Dear all, I use the data in ENCODE Reference genome and want to calculate the expression level for every exons to do the research about alternative splicing, but during the data processing for polyA plus RNA-seq, I met many problems and I guess the major problems is that I use the wrong gtf or fasta files so I checked the ENCODE bulk-RNA seq pipeline and try their ref but still don't work, the data I chose and methods are as follows: Data:ENCODE A569 cell lines polyA plus rnaseq, the link is https://www.encodeproject.org/experiments/ENCSR000CON/, to save time I chose the ENCFF123MIB processed bam data, for it can not be directly used for samtools index, I first sort it and the commands are as follows:
samtools sort -@ 8 ENCFF123MIB.bam > ENCFF123MIB.sort.bam
samtools index -@ 8 ENCFF123MIB.sort.bam
htseq-count -i gene_id -i exon_number --additional-attr gene_name -t exon --nonunique all ENCFF123MIB.bam gencode.v29.primary_assembly.annotation_UCSC_names.gtf >count_exon.tsv
And unfortunately these commands will end at at the time 2619444 GFF lines processed and then do not work.

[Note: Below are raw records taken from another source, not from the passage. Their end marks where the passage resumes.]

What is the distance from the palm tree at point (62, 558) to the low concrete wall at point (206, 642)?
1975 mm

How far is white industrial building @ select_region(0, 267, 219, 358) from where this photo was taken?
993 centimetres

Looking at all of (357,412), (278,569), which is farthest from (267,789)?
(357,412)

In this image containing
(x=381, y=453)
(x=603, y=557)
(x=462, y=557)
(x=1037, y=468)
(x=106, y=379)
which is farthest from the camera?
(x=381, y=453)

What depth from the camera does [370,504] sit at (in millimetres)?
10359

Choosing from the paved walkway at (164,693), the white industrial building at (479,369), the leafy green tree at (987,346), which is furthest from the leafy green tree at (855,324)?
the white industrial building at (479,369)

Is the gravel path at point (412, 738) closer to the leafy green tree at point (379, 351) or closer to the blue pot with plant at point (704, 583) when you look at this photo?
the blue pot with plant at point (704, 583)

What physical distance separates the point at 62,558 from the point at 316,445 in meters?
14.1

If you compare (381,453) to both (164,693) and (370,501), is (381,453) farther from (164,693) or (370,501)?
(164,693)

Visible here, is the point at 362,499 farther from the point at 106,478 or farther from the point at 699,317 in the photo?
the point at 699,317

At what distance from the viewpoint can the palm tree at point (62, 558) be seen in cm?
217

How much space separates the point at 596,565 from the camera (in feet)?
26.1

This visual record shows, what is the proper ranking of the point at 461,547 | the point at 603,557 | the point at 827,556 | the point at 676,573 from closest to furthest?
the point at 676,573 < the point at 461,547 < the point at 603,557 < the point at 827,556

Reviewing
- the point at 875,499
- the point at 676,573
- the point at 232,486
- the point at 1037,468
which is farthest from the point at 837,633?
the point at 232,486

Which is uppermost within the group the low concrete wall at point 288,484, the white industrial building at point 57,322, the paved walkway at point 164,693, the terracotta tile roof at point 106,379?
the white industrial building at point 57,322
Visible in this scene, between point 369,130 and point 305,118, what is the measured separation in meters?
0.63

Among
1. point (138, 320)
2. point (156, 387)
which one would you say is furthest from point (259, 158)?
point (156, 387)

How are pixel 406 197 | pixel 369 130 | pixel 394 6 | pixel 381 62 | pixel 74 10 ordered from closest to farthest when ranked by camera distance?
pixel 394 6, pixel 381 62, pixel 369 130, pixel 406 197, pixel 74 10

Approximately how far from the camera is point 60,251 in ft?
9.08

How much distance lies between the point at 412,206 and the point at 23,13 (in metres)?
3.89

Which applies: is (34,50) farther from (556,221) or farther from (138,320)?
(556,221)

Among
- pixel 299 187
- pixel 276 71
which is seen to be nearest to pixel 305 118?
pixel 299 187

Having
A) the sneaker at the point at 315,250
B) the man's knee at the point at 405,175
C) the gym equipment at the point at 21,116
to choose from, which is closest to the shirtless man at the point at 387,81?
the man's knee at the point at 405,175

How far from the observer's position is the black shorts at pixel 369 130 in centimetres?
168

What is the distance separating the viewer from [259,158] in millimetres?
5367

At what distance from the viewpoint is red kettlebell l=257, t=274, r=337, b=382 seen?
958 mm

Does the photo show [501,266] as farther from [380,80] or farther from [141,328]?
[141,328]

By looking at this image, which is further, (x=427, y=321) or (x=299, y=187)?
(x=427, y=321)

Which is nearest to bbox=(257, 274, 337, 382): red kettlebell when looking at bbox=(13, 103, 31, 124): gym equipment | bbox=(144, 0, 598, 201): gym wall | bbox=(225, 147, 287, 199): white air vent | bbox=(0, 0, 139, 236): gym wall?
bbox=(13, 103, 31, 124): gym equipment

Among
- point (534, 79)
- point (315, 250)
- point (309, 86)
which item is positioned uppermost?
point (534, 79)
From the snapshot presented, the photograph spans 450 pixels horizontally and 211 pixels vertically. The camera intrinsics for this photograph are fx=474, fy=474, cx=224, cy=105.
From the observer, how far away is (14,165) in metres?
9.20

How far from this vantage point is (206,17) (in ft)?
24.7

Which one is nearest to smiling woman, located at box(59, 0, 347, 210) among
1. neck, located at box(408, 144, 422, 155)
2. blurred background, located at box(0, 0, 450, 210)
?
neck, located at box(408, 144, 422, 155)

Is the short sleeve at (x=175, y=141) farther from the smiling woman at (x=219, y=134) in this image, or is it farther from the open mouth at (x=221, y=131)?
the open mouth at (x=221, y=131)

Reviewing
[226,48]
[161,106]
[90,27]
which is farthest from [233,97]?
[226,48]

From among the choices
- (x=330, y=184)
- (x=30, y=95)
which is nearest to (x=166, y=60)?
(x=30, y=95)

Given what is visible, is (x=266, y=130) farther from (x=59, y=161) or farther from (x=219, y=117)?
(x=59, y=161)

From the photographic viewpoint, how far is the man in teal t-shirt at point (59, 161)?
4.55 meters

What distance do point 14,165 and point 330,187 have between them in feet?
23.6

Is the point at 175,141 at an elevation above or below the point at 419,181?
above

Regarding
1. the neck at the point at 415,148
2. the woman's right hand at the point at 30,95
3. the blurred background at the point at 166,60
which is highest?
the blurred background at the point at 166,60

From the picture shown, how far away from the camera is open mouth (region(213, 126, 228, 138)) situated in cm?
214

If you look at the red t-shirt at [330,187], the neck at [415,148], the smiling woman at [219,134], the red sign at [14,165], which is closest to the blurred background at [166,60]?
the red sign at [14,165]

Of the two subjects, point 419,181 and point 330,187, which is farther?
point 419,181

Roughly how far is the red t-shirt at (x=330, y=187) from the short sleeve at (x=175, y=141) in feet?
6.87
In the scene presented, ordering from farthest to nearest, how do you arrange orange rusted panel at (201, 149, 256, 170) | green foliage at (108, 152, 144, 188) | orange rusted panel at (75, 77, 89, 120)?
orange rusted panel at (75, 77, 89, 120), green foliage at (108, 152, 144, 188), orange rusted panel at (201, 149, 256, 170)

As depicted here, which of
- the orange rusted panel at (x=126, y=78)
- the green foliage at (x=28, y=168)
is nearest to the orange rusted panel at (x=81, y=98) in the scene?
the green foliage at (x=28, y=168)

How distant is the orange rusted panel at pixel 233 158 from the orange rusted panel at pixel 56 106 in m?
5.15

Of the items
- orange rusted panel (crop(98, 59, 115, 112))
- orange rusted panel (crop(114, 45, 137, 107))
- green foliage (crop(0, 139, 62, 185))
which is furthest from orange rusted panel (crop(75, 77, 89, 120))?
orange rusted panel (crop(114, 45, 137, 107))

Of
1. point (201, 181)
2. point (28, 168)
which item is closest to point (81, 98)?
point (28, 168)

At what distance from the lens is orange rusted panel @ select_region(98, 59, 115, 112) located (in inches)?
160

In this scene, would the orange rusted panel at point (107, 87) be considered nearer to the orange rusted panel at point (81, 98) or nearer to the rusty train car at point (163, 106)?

So I think maybe I was wrong from the start so I download the raw data ENCFF000EJV.fastq and ENCFF000EJJ.fastq(two reads for one replicate) and start from the alignment, and the command I used are:
hisat2_extract_exons.py ../../gencoderef/gencode.v41.annotation.gtf > gencode.v41.annotation.exon
hisat2_extract_splice_sites.py ../../gencoderef/gencode.v41.annotation.gtf > gencode.v41.annotation.ss
hisat2-build -p 6 --exon gencode.v41.annotation.exon --ss gencode.v41.annotation.ss gencode.v41.transcripts.fa index.gtf > hisat2_build.log 2>&1 &
hisat2 -p 8 -x index.gtf -1 ENCFF000EJJ.fastq -2 ENCFF000EJV.fastq -S ./A549_rep_1.sam > hisat2_rep1_sam.log 2>&1 &
And then I got the sam files but the accuracy is not so good and I use the same way for exon level analysis using htseq and samtools, but the results were so bad. The accuracy are as follows 113588758 reads; of these: 113588758 (100.00%) were paired; of these: 37999564 (33.45%) aligned concordantly 0 times 21929846 (19.31%) aligned concordantly exactly 1 time
53659348 (47.24%) aligned concordantly >1 times
----
37999564 pairs aligned concordantly 0 times; of these:
102625 (0.27%) aligned discordantly 1 time
----
37896939 pairs aligned 0 times concordantly or discordantly; of these:
75793878 mates make up the pairs; of these:
63955134 (84.38%) aligned 0 times
3339152 (4.41%) aligned exactly 1 time
8499592 (11.21%) aligned >1 times
71.85% overall alignment rate
and the rusults for exon expression are Warning: xxxxx reads with missing mate encountered. almost most of the reads are missing. __no_feature 41053418 __ambiguous 0 __too_low_aQual 109403140 __not_aligned 19140617 __alignment_not_unique 106185767 I choose many data to do but every time I failed and want some help.